ЗАДАНИЯ:
• a. Ответьте на вопросы по тексту об Августине:
(i) Какое слово, по словам автора, во дни Гомера обозначало и зеленый, и голубой цвет?
(ii) О чем просил Господа молящийся в цитате, которая заканчивается словами «слишком скоро»?
(iii) Что Августин называет лучшим в себе?
• b. Продолжите текст об Августине, начав сразу после его последнего предложения.

===== ТЕКСТ ДЛЯ ЧТЕНИЯ

Кажется, во дни Гомера глаз человеческий не отличал зеленого цвета от голубого (слово glaukos, одно для обоих цветов), а в наши дни уже отличает, может быть, потому, что за 3000 лет в человеческом теле что-то изменилось — пошло вперед; так же точно изменилось, может быть, что-то, вперед ушло, и в человеческом духе, за полторы тысячи лет христианства, от Августина до нас, и по тому, как изменилось, можно судить о том, куда и как движется в человечестве Дух.
«Жизнью века сего я уже начинал тяготиться; уже не так, как прежде, томился жаждой богатства и почестей… Но похоть к женщине все еще крепко держала меня». — «„Даруй мне, Господи, целомудрие, — только не сейчас!“— молился я, боясь быть услышанным слишком скоро».[189]
Надо отдать ему справедливость, — он себя не щадит: в маленьких, грешных, «задних мыслях» (сколько их может быть и у святых!) иногда труднее признаться, чем в больших, уже совершенных грехах.
«Старые любовницы мои, Пустяки пустяков, Суеты сует, nugae nugarum et vanitates vanitatum, все еще крепко держали меня за одежду плоти моей и шептали мне на ухо: „Как же ты покинешь нас, и мы уже не будем с тобой, во веки веков, и тебе уже, с этой минуты, нельзя будет делать того-то и того-то?“ И что они напоминали мне в этом: „того-то и того-то“, — какие мерзости. Боже мой, какие стыды… да избавит от них раба Твоего милосердие Твое!»[190]
Да, он себя не щадит. «Лучшее во мне то, что я себе не нравлюсь». Это еще не христианское смирение, но, может быть, в деле спасения, это иногда нужнее смирения. Этим простым, человеческим: «Я себе не нравлюсь», — Августин и спасется.

==========
===== ИЗВЛЕЧЁННЫЕ МАТЕРИАЛЫ

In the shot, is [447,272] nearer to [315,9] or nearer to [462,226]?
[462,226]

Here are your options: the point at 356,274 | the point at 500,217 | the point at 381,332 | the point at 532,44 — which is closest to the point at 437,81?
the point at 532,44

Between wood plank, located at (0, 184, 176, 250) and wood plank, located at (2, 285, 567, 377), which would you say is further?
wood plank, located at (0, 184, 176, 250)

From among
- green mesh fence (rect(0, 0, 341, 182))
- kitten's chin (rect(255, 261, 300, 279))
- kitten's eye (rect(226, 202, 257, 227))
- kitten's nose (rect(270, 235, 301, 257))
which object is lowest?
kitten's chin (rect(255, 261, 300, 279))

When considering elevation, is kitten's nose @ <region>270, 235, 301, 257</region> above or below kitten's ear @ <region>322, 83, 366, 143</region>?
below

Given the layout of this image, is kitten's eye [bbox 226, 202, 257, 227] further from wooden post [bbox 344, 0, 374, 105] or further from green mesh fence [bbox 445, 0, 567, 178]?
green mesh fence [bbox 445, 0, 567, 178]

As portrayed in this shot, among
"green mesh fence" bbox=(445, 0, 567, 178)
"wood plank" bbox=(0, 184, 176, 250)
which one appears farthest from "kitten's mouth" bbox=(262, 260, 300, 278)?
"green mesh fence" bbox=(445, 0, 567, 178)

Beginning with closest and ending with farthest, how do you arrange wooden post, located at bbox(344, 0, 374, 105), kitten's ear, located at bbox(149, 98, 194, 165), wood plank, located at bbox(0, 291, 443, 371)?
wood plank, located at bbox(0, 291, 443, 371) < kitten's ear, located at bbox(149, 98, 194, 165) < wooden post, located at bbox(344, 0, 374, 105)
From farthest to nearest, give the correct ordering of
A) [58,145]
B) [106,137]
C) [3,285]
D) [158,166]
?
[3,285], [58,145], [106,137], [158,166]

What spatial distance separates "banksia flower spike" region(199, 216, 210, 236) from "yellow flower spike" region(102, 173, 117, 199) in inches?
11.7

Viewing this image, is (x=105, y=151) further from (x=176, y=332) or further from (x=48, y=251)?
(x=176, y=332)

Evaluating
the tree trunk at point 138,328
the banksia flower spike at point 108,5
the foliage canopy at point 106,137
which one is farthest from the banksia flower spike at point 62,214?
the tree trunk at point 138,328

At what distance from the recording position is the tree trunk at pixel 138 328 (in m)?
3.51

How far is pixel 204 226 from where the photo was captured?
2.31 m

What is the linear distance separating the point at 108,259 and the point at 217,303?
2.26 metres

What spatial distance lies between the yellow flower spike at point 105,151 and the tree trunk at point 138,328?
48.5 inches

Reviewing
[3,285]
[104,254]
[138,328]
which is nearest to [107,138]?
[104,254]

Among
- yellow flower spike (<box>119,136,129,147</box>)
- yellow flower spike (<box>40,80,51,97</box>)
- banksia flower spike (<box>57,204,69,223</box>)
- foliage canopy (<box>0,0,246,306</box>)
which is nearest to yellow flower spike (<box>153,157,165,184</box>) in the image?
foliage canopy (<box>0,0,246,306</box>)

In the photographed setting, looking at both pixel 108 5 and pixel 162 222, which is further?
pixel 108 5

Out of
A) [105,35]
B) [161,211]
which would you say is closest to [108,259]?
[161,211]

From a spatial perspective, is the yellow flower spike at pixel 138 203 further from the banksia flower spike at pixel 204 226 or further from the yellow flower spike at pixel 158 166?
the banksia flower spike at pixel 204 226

==========

ОТВЕТЫ К ЗАДАНИЯМ:
• a.
(i) Слово glaukos.
(ii) О целомудрии, но «только не сейчас».
(iii) То, что он себе не нравится.

• b.
«Чего они только ни напоминали мне, Боже мой!.. Но я уже слушал их меньше, чем вполуха; громко, лицом к лицу, они уже не смели говорить со мной, а только за спиной моей тихонько ворчали, как бы украдкой молили меня, уходящего, в последний раз оглянуться на них… Но я уже весь горел от стыда, что все еще слушаю шепот тех Пустяков и все еще колеблюсь».[191]
«Две были борющихся воли во мне („две Души“, „два Двойника“): старая плотская воля и новая, духовная. И душу мою раздирали они, борясь. Вот когда понял я, по собственному опыту, experimento, что значит: „плоть против духа, и дух против плоти“. Я был еще в обоих, но уже больше в том, что любил, чем в том, что ненавидел, и даже в этом втором был уже не я, потому что я это больше терпел, чем делал».[192]
«Я — в обоих, я — в Двух», ego in utroque, — кажется, нельзя найти точнее формулы, сделать точнее опыта, для «Двух Душ», Гёте-Фауста — Манеса, Двух Душ всего человечества.
… «И был я, как во сне… хотел проснуться, и не мог… Ты, Боже, говорил мне: „Проснись!“ — но я отвечал Тебе: „Вот-вот, сейчас; минутку, только минутку, еще погоди“».[193]
Да, св. Тереза Испанская права: каждого человека и всего человечества душа может сказать о св. Августине: «Узнаю себя в нем!»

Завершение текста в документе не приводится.